You are waiting.
That “other shoe” has been hanging in the air for a while. Maybe years. And today it’s dropping.
You’ve known. You knew something was a little different. A little bit off. Not quite the same as the siblings, or the other kids in the classroom or on the playground.
You know. But are you ready to hear it?
Maybe you are here because a stranger approached you in the grocery store while you struggled to keep a tantruming kindergartner from breaking the glass pickle jars and told you she understood because her son was Autistic too.

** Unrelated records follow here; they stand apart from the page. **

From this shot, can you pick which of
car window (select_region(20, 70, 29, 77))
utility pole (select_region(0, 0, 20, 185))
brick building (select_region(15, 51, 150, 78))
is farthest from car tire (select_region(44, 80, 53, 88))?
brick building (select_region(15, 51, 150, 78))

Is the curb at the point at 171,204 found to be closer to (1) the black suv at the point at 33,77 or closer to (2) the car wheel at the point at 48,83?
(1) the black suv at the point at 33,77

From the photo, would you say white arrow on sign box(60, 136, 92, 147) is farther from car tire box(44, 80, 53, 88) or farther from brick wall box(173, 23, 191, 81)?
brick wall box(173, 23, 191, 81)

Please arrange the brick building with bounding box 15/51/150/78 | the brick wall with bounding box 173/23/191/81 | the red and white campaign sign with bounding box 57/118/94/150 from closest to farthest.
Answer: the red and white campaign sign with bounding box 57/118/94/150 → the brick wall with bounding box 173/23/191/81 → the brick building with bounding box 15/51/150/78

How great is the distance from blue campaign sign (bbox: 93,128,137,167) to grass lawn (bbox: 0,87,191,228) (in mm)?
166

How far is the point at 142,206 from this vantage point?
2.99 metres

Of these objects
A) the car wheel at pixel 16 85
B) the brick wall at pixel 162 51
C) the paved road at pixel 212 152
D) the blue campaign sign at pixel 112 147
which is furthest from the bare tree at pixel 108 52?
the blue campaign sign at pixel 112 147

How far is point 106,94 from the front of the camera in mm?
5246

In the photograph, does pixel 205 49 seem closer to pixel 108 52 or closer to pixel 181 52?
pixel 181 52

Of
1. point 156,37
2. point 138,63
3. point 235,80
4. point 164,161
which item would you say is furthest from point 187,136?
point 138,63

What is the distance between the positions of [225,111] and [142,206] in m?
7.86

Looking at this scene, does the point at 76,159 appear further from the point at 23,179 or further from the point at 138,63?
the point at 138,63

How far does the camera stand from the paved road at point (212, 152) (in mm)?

Maybe a pediatrician gave you a referral.
Maybe a teacher gently suggested that you might want to consider an evaluation.
It doesn’t matter how you got here. It only matters that you are here.
You feel like you’ve been sent to the principal’s office (and maybe you literally have), but now there is also a psychologist, and who is that?
And you take a breath because you know what is coming…the words that will change your lives forever, yours and his.
But will they?
If after this meeting you walk away, and your child has a new label and some papers have been signed, really, what will be any different?
You will still go home and make dinner and do the bedtime routine.
Yet, the word hangs big and scary over you. He will be one of “those” kids. You will say it out loud.
Psst…He has always been one of those kids. That is what brought you here. This? This is just a step along the way. This is how you get support.
It is okay. She will be exactly the same child after the papers are signed as she was before you signed them.
“Disorder” is a scary word. Your child is not a scary child.
Different than you anticipated, maybe. Frustrating, probably. Lovable, definitely.
Tell me about your child. Does she love to build with Lincoln Logs or dance in the kitchen? Would he rather watch The Weather Channel than Disney Junior? Those things will stay the same, I promise. Having a label will not erase them.
I can tell you about mine.
My son loves airplanes. He can tell you anything you could ever want to know about the Blue Angels. He knows the pilots names and the models that they fly and where the airshows will be this year. He can identify certain music notes by ear, and he gets annoyed with me when I don’t know if that suspenseful background noise in Harry Potter right when Voldemort is introduced is a “g” or not. But he needs extra help in school. He cannot read above a first grade level, although chronologically he could be entering the fourth. If you ask him a question about what he did in school last week, his answer will not have anything to do with what you asked. You just might learn something new about the engine on an A-10, though. Nevermind that you asked about gym class.
I understand. I do. I cried after I signed those papers. It was one of the hardest things I ever had to do, to finally sign that line that labeled my son “neurologically impaired/mentally retarded.” That is only one of my son’s labels. He has that one because some IQ test results came back particularly low and his performance has been consistently poor over his entire school career.
He has others too, but that is the label that qualifies him for services in our state at the moment. He has had at least five different labels on his paperwork at one time or another. But he continues to be the same child, the one who knows more than I do about music, airplanes, Star Wars, and golf.
How could I do that? How could I sign knowing he was the child who could tell me anything and everything about any airplane? I knew I had to. Because it wasn’t about me. Because I said “ok” my son got his IEP back and became eligible for an alternative classroom with smaller sizes, more teachers, and other benefits. He is now being taught at his instructional level in smaller groups or one-on-one, rather than being passed through each grade despite receiving nothing higher than a 20% on each test, just because “his ability matches his performance.” He has speech and occupational therapy more often because they happen in his new classroom, in addition to the times he gets pulled out.
He got the help he needed.
I do not deny that he needs it. He does need to be able to read, and do simple math, and button his pants, and tie his shoes if he is to function in society, and he needs help and professional intervention to do all of those things.
I cried alone in a minivan.
And then I went home to the same “neurologically impaired” child who is nine and does not know what two plus two equals. He was building an F-18 with LEGOs, after he researched the wingspan by asking Siri on the iPad.
Today you will go to a meeting.
And you might hear a word that scares you.
But I promise that word is just a word.
It will not change your child.
It might even get you both some help.